In the records, each line holding "site" must be reported.

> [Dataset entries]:
========================================================================
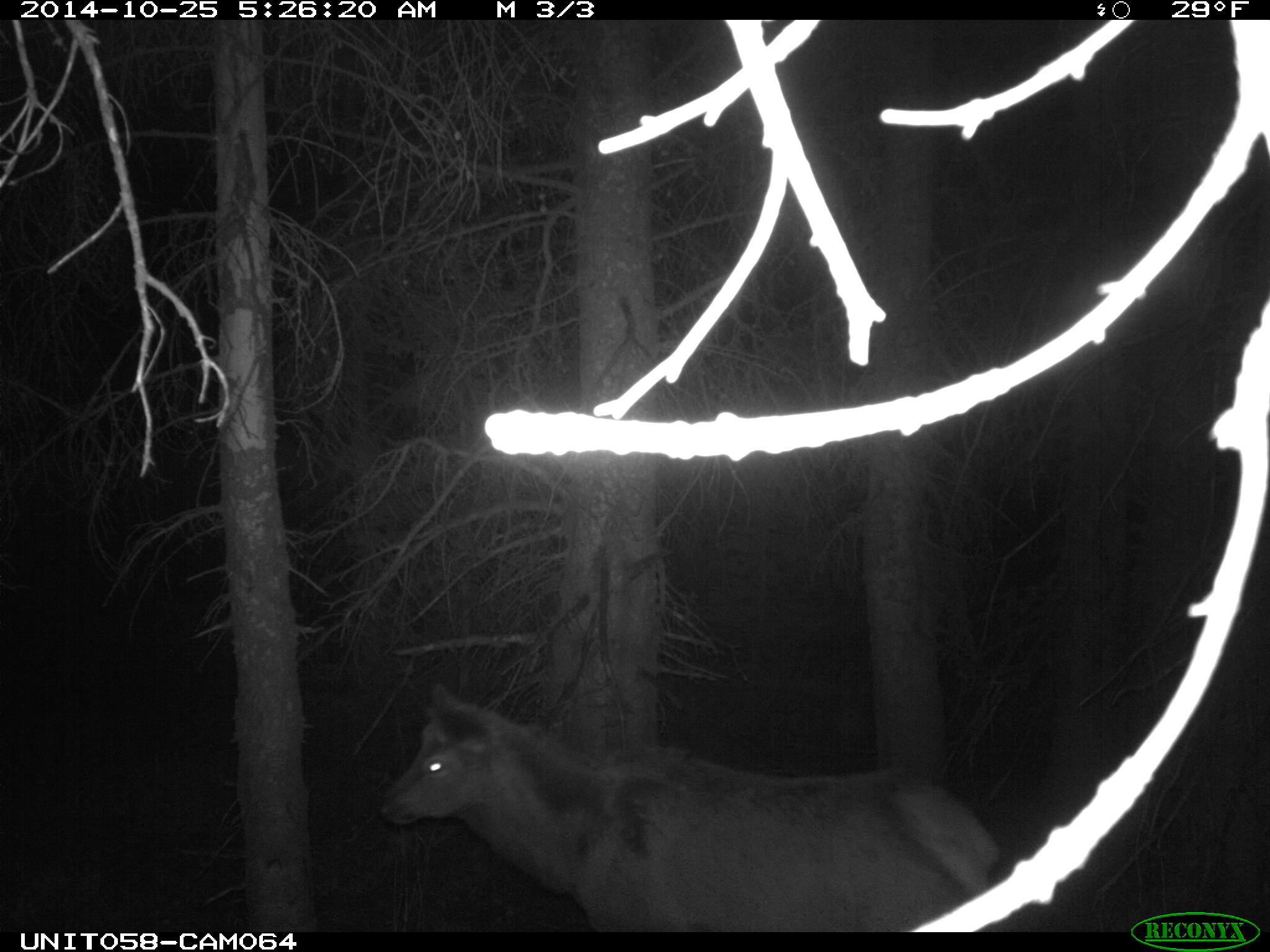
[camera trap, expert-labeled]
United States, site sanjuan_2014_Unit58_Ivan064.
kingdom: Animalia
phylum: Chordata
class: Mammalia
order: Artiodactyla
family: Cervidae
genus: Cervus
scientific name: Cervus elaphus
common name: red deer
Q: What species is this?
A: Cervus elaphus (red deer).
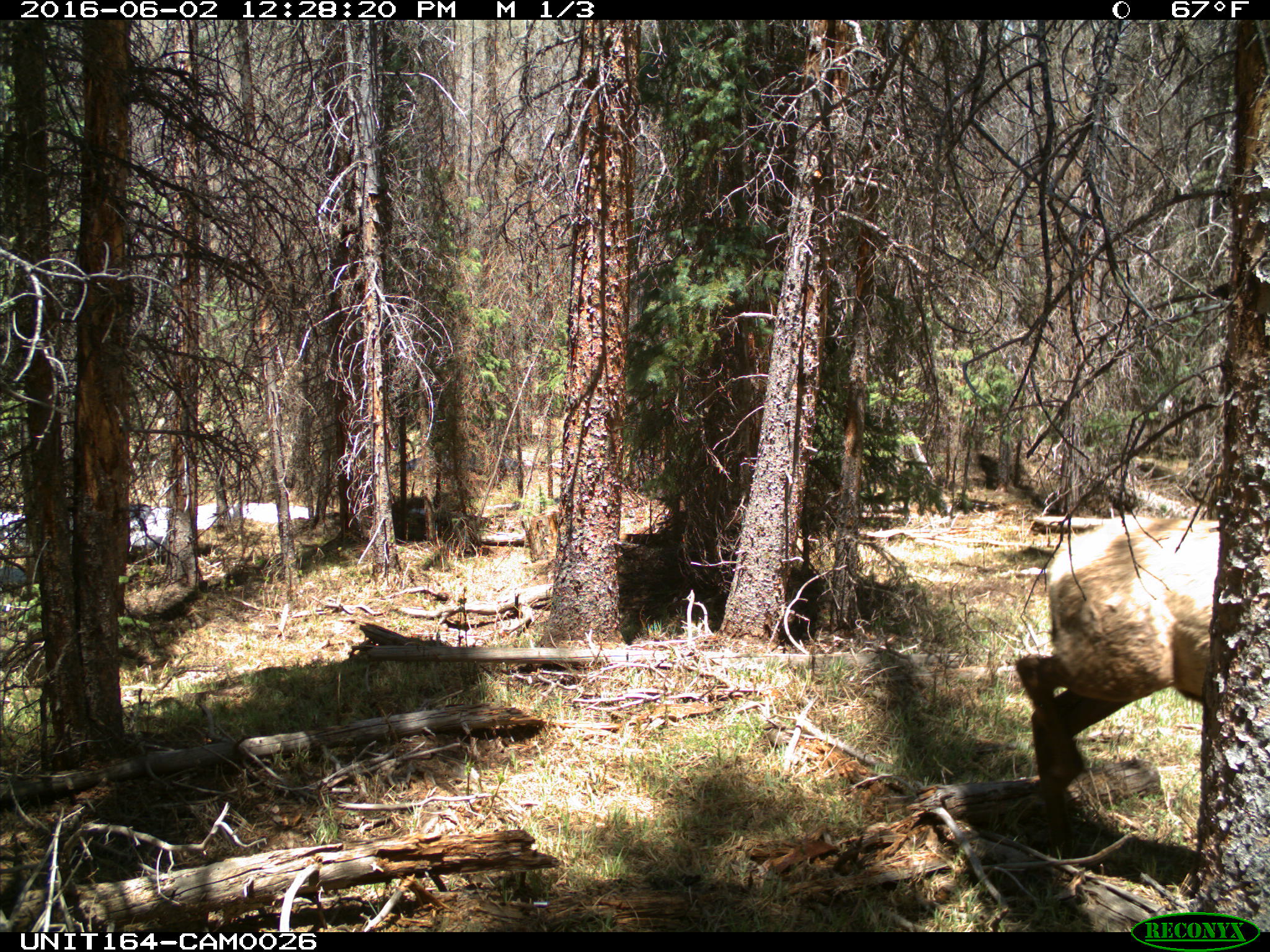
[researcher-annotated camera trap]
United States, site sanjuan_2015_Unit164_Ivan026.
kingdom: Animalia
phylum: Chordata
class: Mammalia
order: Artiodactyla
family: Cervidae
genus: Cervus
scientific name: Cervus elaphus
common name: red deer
========================================================================
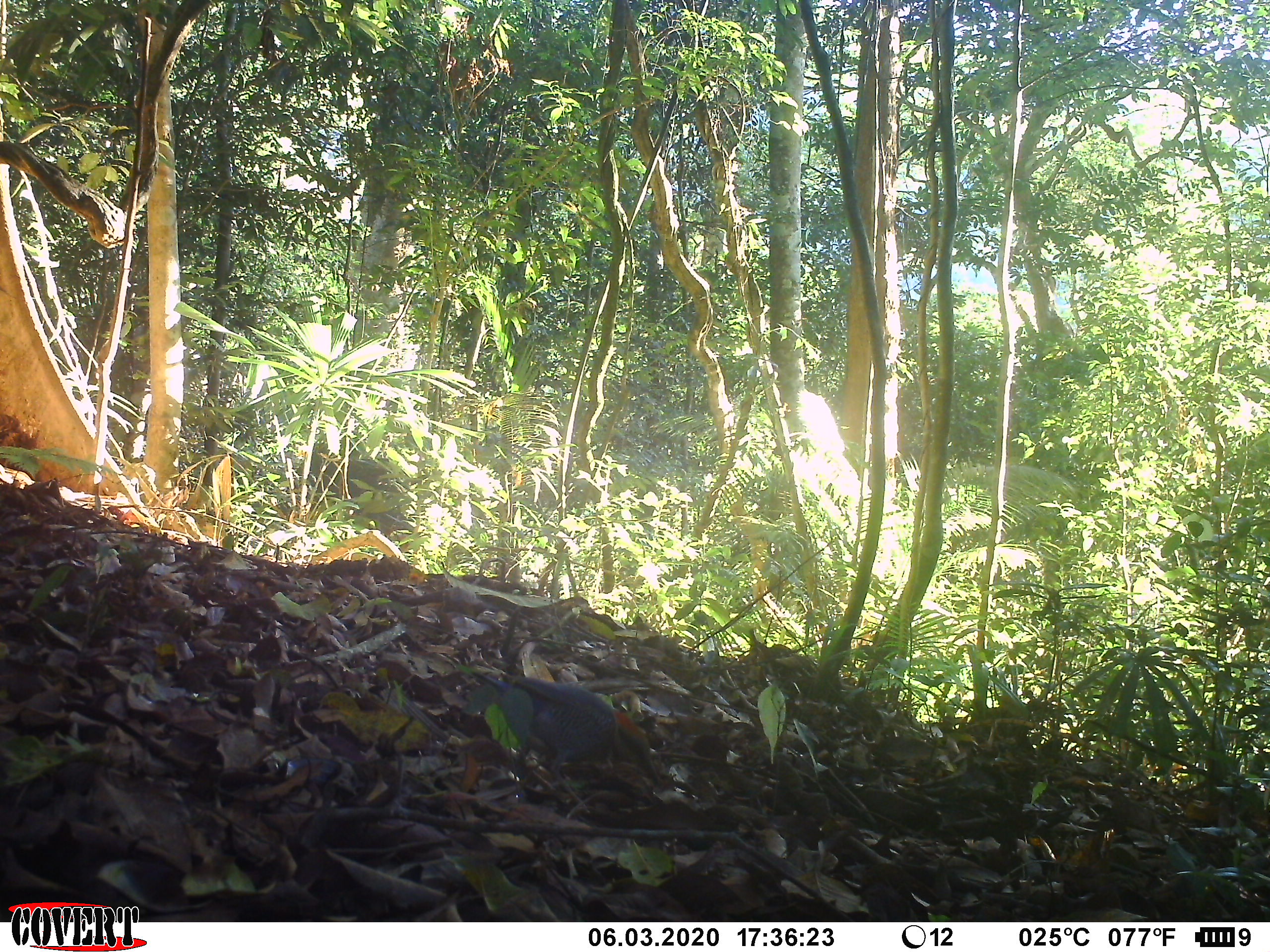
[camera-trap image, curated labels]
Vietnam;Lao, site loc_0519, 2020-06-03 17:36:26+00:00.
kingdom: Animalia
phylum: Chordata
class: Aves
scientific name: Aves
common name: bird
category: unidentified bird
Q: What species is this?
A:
========================================================================
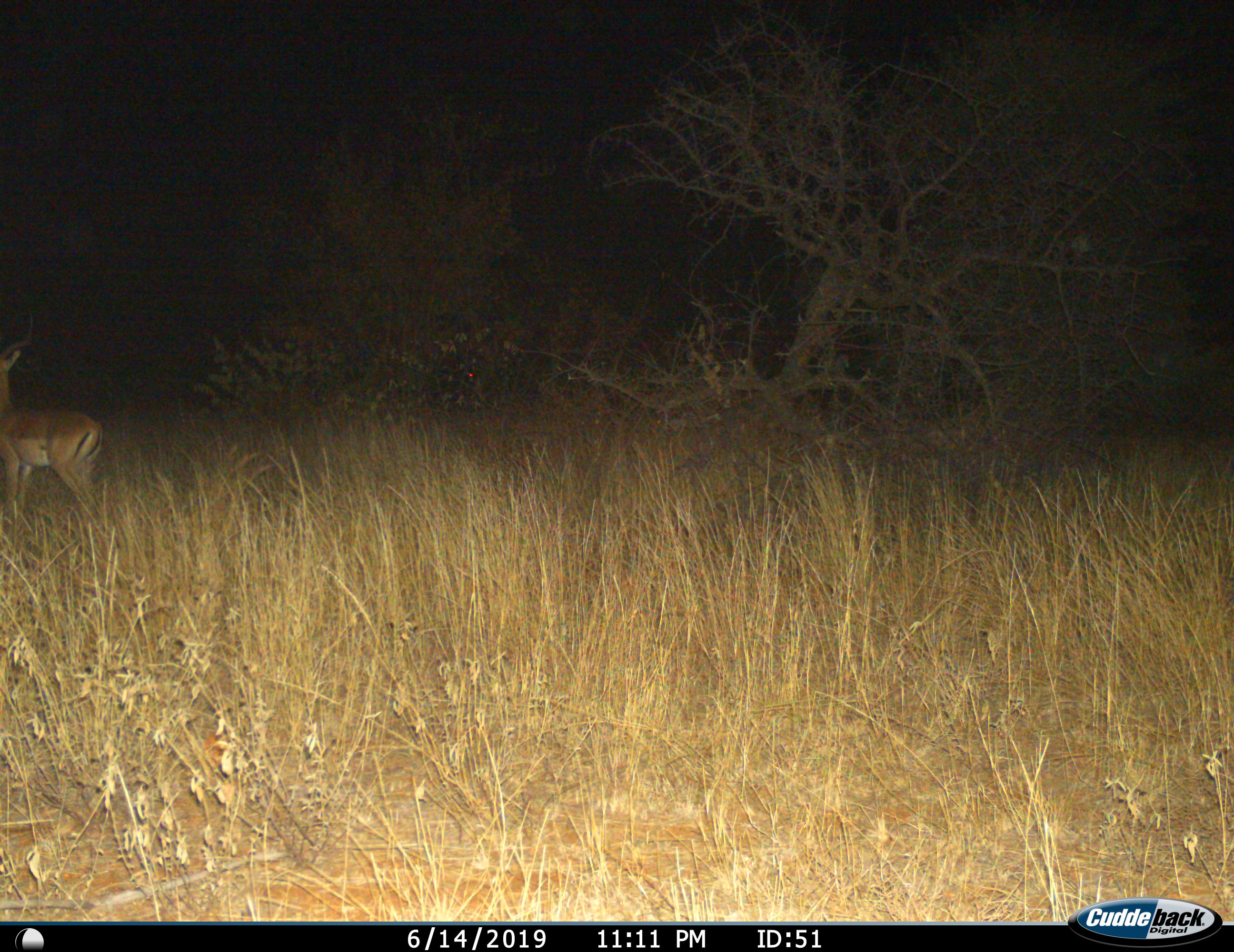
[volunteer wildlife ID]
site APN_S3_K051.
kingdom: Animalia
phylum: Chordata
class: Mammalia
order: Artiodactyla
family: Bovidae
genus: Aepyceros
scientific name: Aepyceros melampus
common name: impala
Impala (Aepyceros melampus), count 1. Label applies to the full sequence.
========================================================================
> [TASK RESPONSE]:
United States, site sanjuan_2014_Unit58_Ivan064.
United States, site sanjuan_2015_Unit164_Ivan026.
Vietnam;Lao, site loc_0519, 2020-06-03 17:36:26+00:00.
site APN_S3_K051.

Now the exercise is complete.